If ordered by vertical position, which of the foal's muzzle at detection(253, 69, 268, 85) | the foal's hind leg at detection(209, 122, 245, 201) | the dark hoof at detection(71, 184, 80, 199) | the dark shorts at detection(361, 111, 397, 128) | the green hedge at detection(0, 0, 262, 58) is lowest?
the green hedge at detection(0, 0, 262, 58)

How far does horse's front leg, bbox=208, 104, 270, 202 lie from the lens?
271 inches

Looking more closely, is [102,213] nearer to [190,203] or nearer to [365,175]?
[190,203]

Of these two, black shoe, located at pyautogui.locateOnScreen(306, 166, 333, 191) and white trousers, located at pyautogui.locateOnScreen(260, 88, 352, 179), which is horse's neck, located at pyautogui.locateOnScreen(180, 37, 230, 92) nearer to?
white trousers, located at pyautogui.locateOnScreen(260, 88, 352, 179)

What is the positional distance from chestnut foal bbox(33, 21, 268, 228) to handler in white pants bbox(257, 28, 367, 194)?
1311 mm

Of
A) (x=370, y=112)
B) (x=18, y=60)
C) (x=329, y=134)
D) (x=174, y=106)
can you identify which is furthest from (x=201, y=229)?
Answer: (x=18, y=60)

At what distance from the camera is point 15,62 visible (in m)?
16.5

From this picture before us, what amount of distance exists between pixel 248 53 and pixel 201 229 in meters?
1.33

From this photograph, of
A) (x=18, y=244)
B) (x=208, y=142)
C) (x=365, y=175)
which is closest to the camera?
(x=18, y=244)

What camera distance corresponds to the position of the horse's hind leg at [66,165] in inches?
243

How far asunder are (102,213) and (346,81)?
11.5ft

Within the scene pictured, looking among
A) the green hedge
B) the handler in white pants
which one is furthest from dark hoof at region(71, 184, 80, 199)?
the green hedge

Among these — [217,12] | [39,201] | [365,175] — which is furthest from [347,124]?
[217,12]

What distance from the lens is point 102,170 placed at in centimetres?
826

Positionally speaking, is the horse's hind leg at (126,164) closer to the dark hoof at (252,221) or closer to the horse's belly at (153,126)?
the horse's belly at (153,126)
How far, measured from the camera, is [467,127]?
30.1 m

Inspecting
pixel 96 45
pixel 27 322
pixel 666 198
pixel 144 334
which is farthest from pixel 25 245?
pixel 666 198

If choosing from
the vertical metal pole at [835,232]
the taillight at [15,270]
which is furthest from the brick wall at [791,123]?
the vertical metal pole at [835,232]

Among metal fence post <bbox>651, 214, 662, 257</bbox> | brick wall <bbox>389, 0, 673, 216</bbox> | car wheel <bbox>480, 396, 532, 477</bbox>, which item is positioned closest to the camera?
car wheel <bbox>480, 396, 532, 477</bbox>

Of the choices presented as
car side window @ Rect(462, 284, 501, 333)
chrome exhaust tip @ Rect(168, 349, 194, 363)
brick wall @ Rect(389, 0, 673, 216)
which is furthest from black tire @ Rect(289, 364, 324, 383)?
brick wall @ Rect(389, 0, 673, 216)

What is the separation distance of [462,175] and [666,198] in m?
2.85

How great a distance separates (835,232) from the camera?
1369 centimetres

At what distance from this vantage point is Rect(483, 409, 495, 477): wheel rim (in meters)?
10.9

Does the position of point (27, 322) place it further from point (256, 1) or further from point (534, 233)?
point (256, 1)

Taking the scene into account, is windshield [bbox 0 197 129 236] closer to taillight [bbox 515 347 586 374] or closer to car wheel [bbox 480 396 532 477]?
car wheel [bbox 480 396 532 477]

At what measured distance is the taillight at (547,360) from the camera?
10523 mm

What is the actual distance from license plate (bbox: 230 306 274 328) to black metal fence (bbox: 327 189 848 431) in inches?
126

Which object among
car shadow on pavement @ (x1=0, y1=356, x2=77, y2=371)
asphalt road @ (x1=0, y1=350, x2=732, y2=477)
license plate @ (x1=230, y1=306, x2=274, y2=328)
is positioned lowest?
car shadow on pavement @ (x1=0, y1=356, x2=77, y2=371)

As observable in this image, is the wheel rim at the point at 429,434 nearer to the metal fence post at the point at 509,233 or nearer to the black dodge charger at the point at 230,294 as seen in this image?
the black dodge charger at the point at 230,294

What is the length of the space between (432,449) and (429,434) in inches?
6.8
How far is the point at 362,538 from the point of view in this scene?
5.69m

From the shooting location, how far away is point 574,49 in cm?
--
▶ _EXERCISE OBJECTIVE_
Pull out every line of the items above that contains the word "belly".

▶ _EXERCISE ANSWER_
Positionally speaking, is the horse's hind leg at (126,164) closer to the dark hoof at (252,221) or closer to the horse's belly at (153,126)?
the horse's belly at (153,126)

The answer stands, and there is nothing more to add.